* CHALLENGES:
A. Could you repeat, word for word, everything in the pairwise testing text from "This definition could" down to "the following examples."?
B. Can you pick up the pairwise testing text after its last sentence and carry it on?

1. What is a Pairwise testing?
Pairwise testing is a technique for creating testing data sets from the complete input data sets to reduce the number of test cases.
This definition could thus be formulated as follows: It is a generation of data sets in which every testing value of each of the variables combines at least once with each value of other variables.
The main objectives of pairwise testing:
- to remove unnecessary testing;
- to create an adequate test coverage;
- to detect the greatest possible number of defects using the minimal number of tests.
Let us consider the basic idea of pairwise testing through the following examples.
Example 1
Let us take the system with 3 variables: A, B, and C that can take the values «Yes» or «No.» The maximum number of combinations of these variables is 8. However during pairwise testing, 4 combinations are enough since all possible pairs are counted. (A and B, B and C, A and C):
Example 2
Let’s assume some value for a person (for example, taxes) is calculated based on gender, age, and presence of children. So, we get 3 input variables, for every of which we should choose any possible value for the test.

Annotation records
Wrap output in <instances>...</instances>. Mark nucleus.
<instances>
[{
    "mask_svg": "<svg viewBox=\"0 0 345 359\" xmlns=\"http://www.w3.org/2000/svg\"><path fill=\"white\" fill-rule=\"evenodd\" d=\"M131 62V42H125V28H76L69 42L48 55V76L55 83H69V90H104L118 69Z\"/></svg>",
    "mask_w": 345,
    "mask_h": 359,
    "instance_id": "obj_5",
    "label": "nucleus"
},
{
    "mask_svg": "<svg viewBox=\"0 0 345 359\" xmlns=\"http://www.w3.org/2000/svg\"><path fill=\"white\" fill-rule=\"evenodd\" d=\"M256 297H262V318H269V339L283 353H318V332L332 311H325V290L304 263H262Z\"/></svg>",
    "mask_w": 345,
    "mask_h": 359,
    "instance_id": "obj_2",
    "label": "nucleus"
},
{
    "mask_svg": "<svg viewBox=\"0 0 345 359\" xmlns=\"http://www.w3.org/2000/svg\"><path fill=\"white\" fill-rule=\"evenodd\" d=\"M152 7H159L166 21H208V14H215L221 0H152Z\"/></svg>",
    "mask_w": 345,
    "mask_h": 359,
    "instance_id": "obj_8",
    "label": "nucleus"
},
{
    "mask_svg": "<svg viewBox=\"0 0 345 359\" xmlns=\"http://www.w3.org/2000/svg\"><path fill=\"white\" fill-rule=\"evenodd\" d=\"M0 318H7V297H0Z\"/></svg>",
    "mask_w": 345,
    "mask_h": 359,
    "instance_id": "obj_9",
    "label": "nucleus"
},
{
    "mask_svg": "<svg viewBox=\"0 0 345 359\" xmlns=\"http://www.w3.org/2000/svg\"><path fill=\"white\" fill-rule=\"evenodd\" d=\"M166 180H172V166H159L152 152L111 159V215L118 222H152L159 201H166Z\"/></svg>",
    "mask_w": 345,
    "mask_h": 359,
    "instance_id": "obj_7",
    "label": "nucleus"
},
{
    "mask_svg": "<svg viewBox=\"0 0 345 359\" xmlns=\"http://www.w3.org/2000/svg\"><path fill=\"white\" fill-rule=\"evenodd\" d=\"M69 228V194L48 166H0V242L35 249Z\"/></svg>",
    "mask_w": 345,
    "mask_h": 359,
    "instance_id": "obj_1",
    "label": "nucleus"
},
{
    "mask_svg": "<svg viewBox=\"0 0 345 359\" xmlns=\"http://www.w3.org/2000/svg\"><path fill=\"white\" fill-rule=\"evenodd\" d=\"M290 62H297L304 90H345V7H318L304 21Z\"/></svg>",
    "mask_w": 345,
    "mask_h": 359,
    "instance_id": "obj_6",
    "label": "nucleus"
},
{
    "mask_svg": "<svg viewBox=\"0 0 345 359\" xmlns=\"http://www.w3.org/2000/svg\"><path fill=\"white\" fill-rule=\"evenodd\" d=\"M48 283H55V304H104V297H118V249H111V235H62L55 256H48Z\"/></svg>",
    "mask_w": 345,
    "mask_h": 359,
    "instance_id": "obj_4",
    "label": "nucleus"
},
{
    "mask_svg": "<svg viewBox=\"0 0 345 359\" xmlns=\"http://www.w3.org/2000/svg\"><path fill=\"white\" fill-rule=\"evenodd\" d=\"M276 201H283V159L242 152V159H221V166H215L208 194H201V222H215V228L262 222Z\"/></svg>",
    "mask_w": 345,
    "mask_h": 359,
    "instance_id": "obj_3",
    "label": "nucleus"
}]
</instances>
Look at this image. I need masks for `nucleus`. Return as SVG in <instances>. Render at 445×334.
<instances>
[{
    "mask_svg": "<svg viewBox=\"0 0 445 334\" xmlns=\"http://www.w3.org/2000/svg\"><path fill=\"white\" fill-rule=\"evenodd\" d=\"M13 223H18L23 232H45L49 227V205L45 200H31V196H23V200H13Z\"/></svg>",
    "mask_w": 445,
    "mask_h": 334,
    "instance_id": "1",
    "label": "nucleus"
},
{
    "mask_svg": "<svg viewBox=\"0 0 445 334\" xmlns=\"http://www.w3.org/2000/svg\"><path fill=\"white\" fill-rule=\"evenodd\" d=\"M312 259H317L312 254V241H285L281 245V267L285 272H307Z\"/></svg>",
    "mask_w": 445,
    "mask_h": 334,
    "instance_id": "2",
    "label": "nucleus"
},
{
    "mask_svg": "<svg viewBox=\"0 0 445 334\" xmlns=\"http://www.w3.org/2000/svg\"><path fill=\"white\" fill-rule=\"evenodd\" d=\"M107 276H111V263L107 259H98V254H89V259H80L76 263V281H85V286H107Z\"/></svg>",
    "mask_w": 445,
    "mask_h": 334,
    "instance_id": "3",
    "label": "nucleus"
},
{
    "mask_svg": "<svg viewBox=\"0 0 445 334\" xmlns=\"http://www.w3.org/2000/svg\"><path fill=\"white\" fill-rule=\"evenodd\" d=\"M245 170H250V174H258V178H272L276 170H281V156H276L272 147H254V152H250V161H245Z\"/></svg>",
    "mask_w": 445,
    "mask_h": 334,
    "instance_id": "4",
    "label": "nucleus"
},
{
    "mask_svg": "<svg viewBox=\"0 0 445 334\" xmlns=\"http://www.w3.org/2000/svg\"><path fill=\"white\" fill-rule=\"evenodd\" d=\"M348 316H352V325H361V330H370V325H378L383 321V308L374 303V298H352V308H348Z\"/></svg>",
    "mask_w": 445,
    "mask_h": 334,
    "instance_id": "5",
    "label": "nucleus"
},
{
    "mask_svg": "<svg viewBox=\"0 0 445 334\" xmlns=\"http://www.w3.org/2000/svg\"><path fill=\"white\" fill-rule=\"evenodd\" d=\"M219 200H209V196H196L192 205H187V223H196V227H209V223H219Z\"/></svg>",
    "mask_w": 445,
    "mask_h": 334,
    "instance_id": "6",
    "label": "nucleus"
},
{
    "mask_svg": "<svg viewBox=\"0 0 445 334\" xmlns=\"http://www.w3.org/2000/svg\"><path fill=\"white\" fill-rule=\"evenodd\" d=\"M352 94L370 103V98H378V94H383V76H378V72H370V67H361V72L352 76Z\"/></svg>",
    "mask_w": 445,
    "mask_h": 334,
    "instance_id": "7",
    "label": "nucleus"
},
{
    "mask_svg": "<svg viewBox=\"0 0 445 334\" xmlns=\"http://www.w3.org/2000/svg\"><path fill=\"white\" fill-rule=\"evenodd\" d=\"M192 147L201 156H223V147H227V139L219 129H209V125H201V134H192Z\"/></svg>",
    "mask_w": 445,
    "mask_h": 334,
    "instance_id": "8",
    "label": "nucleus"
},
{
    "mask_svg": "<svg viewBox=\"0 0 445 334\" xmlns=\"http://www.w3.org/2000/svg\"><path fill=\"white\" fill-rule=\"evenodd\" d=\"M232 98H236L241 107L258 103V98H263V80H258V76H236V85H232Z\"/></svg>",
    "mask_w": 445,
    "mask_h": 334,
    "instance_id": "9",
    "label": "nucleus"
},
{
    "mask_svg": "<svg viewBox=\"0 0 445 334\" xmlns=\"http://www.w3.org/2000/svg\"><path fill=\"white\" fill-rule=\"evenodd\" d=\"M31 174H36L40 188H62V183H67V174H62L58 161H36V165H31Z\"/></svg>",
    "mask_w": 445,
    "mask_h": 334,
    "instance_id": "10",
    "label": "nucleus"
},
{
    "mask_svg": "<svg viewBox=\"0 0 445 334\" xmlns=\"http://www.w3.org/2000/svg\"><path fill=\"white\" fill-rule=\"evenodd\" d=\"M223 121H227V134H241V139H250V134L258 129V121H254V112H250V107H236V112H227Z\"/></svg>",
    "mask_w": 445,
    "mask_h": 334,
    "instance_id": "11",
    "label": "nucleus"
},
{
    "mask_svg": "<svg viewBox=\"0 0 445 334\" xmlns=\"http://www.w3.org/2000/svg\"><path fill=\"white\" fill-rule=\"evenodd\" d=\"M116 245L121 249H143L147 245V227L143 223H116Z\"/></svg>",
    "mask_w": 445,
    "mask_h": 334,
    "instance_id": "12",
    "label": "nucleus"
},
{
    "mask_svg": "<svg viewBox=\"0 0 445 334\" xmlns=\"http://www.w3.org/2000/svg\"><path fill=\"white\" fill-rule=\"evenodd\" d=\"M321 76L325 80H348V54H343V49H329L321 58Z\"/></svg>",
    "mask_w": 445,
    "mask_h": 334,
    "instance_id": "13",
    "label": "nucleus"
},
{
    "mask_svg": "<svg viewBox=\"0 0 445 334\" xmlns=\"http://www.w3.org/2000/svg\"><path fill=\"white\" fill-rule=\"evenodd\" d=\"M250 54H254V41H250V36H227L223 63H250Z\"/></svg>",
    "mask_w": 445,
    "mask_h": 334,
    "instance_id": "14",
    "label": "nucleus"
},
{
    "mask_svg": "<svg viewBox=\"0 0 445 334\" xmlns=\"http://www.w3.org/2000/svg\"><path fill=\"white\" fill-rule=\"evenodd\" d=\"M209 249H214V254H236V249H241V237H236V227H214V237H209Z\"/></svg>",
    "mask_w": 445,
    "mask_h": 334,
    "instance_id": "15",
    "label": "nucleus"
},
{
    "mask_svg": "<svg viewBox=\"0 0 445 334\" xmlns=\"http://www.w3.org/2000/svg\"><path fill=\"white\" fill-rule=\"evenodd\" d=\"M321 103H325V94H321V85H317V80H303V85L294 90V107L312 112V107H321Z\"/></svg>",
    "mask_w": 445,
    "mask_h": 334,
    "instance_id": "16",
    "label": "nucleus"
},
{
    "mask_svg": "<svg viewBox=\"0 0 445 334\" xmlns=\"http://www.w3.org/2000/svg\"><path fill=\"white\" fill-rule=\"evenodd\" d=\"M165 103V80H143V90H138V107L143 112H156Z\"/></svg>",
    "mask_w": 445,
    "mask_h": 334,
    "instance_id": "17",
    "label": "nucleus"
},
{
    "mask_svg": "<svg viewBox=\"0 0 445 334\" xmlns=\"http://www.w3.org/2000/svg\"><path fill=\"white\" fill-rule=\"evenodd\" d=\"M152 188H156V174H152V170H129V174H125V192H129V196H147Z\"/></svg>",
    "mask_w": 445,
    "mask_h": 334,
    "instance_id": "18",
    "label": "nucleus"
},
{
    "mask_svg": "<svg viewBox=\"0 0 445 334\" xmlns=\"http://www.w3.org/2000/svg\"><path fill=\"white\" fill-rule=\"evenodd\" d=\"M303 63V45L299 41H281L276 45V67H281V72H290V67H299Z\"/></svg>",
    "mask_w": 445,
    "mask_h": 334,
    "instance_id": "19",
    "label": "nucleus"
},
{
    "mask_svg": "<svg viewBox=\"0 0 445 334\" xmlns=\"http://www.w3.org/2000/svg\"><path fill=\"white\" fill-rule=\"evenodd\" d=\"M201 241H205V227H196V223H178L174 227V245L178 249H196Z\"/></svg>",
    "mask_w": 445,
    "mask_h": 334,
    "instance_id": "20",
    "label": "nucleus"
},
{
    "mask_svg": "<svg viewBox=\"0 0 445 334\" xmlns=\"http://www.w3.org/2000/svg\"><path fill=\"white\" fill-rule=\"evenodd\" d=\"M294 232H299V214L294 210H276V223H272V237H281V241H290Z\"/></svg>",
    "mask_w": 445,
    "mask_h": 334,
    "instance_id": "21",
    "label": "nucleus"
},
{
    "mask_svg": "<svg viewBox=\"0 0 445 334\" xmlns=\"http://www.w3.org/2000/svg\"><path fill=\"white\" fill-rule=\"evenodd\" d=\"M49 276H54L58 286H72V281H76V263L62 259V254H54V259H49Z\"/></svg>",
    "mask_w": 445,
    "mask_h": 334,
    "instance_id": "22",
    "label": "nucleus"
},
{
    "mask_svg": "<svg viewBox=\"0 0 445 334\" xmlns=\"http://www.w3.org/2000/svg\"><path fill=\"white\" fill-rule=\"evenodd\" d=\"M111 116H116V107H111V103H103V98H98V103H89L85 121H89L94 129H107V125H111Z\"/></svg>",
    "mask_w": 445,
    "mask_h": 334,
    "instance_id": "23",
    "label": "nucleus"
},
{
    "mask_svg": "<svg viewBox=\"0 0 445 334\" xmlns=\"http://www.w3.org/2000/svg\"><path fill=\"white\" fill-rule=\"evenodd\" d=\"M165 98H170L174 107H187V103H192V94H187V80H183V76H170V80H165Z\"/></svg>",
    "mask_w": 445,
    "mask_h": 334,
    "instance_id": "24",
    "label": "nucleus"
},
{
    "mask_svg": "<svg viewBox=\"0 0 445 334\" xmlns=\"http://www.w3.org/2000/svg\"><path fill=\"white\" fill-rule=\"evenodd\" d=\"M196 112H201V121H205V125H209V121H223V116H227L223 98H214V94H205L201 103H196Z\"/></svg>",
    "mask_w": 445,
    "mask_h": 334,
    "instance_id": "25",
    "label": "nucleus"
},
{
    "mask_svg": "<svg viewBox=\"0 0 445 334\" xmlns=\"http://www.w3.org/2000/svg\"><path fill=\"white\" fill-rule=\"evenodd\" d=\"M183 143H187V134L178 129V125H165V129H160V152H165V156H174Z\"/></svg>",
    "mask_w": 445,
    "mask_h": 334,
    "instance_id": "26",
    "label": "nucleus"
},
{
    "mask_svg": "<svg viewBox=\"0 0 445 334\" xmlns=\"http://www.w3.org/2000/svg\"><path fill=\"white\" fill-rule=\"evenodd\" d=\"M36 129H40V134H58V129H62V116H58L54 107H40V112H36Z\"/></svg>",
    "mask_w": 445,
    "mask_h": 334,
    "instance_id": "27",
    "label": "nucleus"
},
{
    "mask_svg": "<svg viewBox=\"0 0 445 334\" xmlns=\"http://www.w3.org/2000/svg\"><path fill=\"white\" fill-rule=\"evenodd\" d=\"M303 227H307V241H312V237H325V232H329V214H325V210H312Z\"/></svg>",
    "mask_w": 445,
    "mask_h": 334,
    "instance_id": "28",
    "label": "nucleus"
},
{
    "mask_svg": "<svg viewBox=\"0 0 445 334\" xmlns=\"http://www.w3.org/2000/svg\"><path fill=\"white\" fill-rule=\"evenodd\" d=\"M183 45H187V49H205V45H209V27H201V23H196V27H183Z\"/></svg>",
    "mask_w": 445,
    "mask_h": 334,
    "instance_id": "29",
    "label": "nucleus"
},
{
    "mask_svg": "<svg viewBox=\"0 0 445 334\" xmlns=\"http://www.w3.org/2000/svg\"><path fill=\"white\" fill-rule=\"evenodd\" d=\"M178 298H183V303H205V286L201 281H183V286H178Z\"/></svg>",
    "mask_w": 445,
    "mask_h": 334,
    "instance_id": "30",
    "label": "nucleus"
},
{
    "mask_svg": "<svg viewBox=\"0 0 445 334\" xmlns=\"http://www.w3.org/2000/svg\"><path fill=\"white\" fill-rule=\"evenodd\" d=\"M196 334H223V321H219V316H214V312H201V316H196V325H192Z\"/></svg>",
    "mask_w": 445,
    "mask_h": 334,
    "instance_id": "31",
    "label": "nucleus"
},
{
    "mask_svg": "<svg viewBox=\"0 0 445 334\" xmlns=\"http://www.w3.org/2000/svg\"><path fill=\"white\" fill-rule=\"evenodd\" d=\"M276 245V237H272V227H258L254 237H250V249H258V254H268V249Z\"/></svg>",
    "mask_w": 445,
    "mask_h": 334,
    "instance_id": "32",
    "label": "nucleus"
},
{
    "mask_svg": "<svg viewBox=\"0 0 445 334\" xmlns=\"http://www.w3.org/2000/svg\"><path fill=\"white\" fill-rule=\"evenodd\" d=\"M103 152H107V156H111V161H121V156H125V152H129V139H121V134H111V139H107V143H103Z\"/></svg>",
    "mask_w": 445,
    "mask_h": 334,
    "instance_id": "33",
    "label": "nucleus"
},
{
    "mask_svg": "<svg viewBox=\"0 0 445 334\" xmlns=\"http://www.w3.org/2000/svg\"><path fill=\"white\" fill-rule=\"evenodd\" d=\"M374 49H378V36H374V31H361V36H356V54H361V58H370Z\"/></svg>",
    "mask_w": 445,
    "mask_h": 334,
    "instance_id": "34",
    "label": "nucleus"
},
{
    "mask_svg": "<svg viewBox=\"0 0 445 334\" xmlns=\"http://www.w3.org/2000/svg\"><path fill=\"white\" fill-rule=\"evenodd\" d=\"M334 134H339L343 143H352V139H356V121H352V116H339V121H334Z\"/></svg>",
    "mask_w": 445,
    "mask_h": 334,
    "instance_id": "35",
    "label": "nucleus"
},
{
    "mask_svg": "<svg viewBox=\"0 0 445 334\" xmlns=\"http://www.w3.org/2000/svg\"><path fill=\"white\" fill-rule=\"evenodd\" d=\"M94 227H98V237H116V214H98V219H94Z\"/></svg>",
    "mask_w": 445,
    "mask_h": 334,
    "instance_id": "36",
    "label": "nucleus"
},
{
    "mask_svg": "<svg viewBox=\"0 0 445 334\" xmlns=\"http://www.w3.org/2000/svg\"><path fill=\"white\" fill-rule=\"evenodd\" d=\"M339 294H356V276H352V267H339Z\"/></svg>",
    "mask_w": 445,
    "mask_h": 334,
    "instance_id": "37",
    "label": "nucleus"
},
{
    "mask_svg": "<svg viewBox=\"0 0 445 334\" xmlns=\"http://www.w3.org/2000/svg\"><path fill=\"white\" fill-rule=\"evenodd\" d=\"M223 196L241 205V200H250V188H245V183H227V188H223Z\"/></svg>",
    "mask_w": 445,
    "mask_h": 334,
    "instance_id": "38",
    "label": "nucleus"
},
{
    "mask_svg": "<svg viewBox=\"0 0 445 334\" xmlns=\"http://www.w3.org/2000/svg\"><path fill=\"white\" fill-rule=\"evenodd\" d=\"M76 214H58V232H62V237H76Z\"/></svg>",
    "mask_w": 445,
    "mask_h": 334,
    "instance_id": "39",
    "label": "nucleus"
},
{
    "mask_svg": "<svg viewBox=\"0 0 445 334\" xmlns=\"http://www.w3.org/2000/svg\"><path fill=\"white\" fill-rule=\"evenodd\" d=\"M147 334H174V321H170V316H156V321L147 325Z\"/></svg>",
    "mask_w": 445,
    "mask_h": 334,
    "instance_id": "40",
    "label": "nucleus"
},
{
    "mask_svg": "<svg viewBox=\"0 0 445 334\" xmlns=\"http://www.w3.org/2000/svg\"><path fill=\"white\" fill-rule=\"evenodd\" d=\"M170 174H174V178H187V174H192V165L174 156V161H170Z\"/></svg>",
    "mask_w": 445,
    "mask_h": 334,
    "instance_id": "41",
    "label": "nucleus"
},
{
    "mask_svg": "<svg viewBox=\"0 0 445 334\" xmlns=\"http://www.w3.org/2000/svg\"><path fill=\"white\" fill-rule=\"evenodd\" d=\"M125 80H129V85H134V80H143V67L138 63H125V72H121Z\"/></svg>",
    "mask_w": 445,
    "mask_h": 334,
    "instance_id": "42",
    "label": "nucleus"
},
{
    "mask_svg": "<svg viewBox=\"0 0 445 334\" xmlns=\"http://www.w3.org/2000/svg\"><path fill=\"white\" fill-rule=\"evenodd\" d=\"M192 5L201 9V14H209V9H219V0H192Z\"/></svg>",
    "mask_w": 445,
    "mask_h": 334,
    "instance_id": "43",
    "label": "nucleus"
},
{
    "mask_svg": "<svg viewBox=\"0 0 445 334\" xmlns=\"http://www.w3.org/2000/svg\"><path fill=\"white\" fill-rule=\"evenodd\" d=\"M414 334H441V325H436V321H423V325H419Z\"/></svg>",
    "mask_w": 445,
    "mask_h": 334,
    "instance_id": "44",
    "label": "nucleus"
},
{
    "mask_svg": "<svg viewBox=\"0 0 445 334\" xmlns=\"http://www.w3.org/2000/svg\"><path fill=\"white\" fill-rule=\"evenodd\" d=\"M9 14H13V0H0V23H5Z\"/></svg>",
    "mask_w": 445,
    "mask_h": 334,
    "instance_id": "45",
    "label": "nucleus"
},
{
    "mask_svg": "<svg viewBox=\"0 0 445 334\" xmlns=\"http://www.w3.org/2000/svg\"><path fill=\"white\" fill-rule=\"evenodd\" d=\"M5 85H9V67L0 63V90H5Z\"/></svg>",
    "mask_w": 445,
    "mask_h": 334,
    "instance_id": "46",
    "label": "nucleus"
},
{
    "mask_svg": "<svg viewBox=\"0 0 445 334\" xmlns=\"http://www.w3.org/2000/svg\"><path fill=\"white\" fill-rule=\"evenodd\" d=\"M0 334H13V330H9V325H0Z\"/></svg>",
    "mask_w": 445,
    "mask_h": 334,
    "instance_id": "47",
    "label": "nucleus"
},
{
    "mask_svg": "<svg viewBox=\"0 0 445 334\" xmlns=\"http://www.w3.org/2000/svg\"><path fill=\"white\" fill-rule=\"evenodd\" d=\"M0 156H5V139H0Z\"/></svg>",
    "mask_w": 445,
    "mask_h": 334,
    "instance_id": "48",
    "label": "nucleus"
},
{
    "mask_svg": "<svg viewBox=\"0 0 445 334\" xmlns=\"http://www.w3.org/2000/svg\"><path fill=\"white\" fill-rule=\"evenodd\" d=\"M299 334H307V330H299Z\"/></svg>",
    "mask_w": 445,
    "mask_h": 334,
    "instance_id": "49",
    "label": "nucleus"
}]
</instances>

* OUTPUTS FOR THE TASKS:
A.
This definition could thus be formulated as follows: It is a generation of data sets in which every testing value of each of the variables combines at least once with each value of other variables.
The main objectives of pairwise testing:
- to remove unnecessary testing;
- to create an adequate test coverage;
- to detect the greatest possible number of defects using the minimal number of tests.
Let us consider the basic idea of pairwise testing through the following examples.

B.
For example, let’s take gender - male or female; age – under 25, from 25 to 60, above 60; the presence of children – yes or no. To check the validity of calculations, we can run through all the value combinations of all the variables:
| № | Gender | Age | Children |
| 1 | male | under 25 | no |
| 2 | female | under 25 | no |
| 3 | male | 25-60 | no |
| 4 | female | 25-60 | no |
| 5 | male | over 60 | no |
| 6 | female | over 60 | no |
| 7 | male | under 25 | yes |
| 8 | female | under 25 | yes |
| 9 | male | 25-60 | yes |
| 10 | female | 25-60 | yes |
| 11 | male | over 60 | yes |
| 12 | female | over 60 | yes |
There is also another way to resolve it. It is not necessary to check the combination of every value but ensure that all unique pairs are verified. For example, from the point of view of gender and age parameters, we need to ensure that we check the man under 25, the man between 25 and 60, the man above 60, and also the woman under 25, between 25 and 60 and above 60. We can apply the same way to other pairs of variables. Hence, we can obtain much fewer value sets (there are all pairs of values, sometimes twice)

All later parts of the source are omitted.